* **Цель задания**: Перепишите дословно из приведенного ниже фрагмента для чтения часть, которая открывается словами, содержащими «Впрочем, пошучивать над», и завершается словами «кажется, выйдет театральным.».

* **Фрагмент для чтения**:
□ □ □
Светлый фон

Я стал такой важный, что когда перехожу улицу, то полицейские останавливают для меня движение: принимают меня за заслуженного ветерана великой войны. Ибо хожу я с палочкой и преимущественно на одной ноге…

Впрочем, пошучивать над этим я стал только теперь, а с месяц назад и раньше – было не до шуток. Представь себе, что у тебя вместо левой ноги – больной зуб длиною в метр, и к сожалению – ты не можешь пойти и вырвать этот зуб. Мерзость эта называется ишиас… <…> и хуже этого я никогда ничего в жизни не пробовал. Весь сентябрь, на даче под Парижем, спал не больше 2–3 часов в сутки. Моя сестра милосердия Людмила Николаевна совсем извелась от возни со мною. Все летние планы из-за этого ухнули (а уже была в кармане виза в Италию!). С октября переселился в Париж – вернее, в постель на парижской своей квартире. Только в ноябре стало полегче, а теперь уж помаленьку начинаю «выезжать». <…> Прошлый сезон у меня был кинематографический, этот, кажется, выйдет театральным.

Он с нетерпением ждал приезда Федина и не без гордости упомянул, что сможет замолвить за него словечко, воспользовавшись знакомством с секретарем министра внутренних дел («вроде как мой поклонник»), и Бенжаменом Кремье, начальником отдела печати Министерства иностранных дел. Напомнив Федину, что ему также понадобятся два французских поручителя для получения визы, он порекомендовал Андре Моруа и Дрие Ла Рошель: «Оба – очень милые люди, с обоими я хорошо знаком – я позвоню им и, уверен, они с удовольствием согласятся быть “гарантами”»[535]. Очевидно, он подружился с Моруа, который в одном из писем называет его «mon cher ami» («мой дорогой друг») и приглашает пообедать вместе, чтобы обсудить пьесу Замятина (предположительно «Блоху»): «Сегодня утром я прочитал два первых акта, они мне очень понравились»[536]. Вскоре Федин написал Замятину, что благодаря его помощи теперь он может планировать поездку в Париж на Новый год, и попросил Людмилу узнать, где ему можно пройти лечение пневмоторакса, пока будет там.
□ □ □
* **Выдержки из данных**:
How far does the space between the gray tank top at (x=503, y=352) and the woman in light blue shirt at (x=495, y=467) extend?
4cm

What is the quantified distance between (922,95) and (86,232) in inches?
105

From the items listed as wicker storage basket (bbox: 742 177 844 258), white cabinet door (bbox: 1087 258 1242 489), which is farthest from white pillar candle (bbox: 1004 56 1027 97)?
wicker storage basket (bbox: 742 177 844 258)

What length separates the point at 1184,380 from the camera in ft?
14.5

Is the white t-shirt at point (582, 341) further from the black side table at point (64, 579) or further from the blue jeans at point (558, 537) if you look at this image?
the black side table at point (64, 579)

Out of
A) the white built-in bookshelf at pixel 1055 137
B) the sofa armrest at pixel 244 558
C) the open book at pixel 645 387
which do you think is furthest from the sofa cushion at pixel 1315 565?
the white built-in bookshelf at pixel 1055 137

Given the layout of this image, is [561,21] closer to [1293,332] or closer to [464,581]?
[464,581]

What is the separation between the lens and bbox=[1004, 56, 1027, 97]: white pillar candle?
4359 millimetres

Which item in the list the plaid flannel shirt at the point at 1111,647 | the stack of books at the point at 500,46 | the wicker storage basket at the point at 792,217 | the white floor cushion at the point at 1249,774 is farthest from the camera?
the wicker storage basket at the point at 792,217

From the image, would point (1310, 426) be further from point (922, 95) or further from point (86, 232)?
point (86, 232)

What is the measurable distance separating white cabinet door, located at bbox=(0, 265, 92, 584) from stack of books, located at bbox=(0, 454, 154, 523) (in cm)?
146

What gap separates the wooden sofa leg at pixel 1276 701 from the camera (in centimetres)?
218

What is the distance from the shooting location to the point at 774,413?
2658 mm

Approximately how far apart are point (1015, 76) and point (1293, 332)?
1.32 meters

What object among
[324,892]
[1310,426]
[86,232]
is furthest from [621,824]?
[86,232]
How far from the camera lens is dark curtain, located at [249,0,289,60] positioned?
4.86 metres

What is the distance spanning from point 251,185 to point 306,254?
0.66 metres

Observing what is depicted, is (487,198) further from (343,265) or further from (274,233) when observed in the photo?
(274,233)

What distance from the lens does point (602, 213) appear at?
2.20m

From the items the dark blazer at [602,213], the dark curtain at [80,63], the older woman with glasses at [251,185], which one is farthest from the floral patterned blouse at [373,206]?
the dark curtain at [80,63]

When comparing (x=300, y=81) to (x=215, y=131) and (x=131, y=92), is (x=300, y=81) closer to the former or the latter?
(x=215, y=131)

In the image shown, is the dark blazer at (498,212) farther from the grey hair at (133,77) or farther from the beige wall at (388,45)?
□ □ □
* **Поле ответа**:
Впрочем, пошучивать над этим я стал только теперь, а с месяц назад и раньше – было не до шуток. Представь себе, что у тебя вместо левой ноги – больной зуб длиною в метр, и к сожалению – ты не можешь пойти и вырвать этот зуб. Мерзость эта называется ишиас… <…> и хуже этого я никогда ничего в жизни не пробовал. Весь сентябрь, на даче под Парижем, спал не больше 2–3 часов в сутки. Моя сестра милосердия Людмила Николаевна совсем извелась от возни со мною. Все летние планы из-за этого ухнули (а уже была в кармане виза в Италию!). С октября переселился в Париж – вернее, в постель на парижской своей квартире. Только в ноябре стало полегче, а теперь уж помаленьку начинаю «выезжать». <…> Прошлый сезон у меня был кинематографический, этот, кажется, выйдет театральным.